Source DB:  PubMed          Journal:  Nucleic Acids Res        ISSN: 0305-1048            Impact factor:   16.971


INTRODUCTION

The identification of causative genes in human genetic disorders will be accelerated by the wealth of ‘omics’ information being generated. Geneticists consult a number databases to search for these genes. Each database concentrates on a different (molecular) aspect. In addition, databases have their own user interface, different formats to present the data and sometimes even their own ontologies. Data, such as gene localization and expression patterns, may be distributed over multiple databases. Geneticists normally collect phenotypic and/or expression data and the genes in the chromosomal region(s) of interest, and combine these to get a list of candidate genes. The rationale for this is that the gene that causes a disease is most probably expressed in the tissues affected by that disease (1–3). Using model organisms, such as the mouse, it is often possible to obtain information on genes, proteins, protein interactions and other functional attributes that can be transferred to Homo sapiens by means of synteny and protein homology relationships.
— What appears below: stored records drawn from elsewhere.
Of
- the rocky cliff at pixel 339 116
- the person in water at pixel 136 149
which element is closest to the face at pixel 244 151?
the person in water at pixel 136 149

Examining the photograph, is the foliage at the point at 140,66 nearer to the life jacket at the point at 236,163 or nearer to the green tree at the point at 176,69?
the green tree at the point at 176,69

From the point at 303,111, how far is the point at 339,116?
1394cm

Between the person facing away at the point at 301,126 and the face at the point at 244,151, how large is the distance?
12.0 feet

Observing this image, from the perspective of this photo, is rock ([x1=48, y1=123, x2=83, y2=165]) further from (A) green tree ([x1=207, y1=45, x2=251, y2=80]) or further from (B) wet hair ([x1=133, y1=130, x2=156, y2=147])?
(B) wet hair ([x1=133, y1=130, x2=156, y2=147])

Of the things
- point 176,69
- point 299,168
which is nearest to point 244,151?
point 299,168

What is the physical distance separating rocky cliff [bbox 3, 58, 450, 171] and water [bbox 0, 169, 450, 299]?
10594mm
The use of data from other species (such as mouse) often proves helpful in identifying the location or function of the equivalent human gene (4). GeneSeeker mimics this multi-species identification strategy (5).

MATERIALS AND METHODS

Databases used

Table 1 lists the databases that GeneSeeker queries. These are divided over database groups (DB-groups). All databases are accessed through their standard WWW interfaces except MIMMAP and OXFORD. MIMMAP is a reformatted version of the OMIM (6) gene mapping information. OXFORD is used to translate human to mouse chromosomal locations, and is described in more detail in the pre-processing section. We use SRS (Sequence Retrieval System, Lion Biosciences, Cambridge, UK) to access these two databases (7). The SRS parser was modified to allow searches for chromosomal ranges.
Table 1

Databases accessed by the GeneSeeker

DatabaseURL
DB-group 1: localization databases (human)
    OXFORD (15)
    MIMMAP (6)
    GDB (16)
DB-group 2: localization databases (mouse)
    MGD (15)
Datasets used in the interface
    GXD thesaurusVan Steensel et al. (10)
    Zuerich datasetBrewer et al. (11,12)
DB-group 3: expression/phenotype databases
    PubMed (Nature Library of Medicine, Bethesda, MD)
    OMIM (6)
    UniProt (9) (Swiss-Prot, TrEMBL, etc.)
    GXD (17)
    MLC (15)
    TBASE (18) (was tbase, merged January 2005)
‘Link out’ database
    GeneCards (14)

Data processing

The layout of the GeneSeeker web server is shown in Figure 1. The user query consists of a chromosomal band range using standard nomenclature (e.g. 7p15–p21). This cytogenetic localization is passed through DB-group 1. Syntenic regions in the mouse are sought in DB-group 2 using an Oxford-grid. Tissues of interest or phenotypic features of a syndrome can be specified by the user as a Boolean expression that is split up and processed by DB-group 3. This modular set-up makes it easy to add extra DB-groups in the future. For every database, a plug-in was designed to perform all tasks from user-query pre-processing to query-result post-processing. These plug-ins deal with a series of technical topics, such as query reformatting, generating the correct URL, filling in the form on that database's web interface, requesting all hits rather than in chunks, parsing the database HTML output and so on.
Figure 1

Overview of GeneSeeker. The query, which consists of a cytogenetic localization, a phenotypic description and expression data, is divided over the three DB-groups that use the database-specific plug-ins to deal with all topics ranging from user-query pre-processing to post-processing of the query output. Results from each DB-group are merged with a Boolean OR. The results of the three DB-groups are combined as specified in the user query.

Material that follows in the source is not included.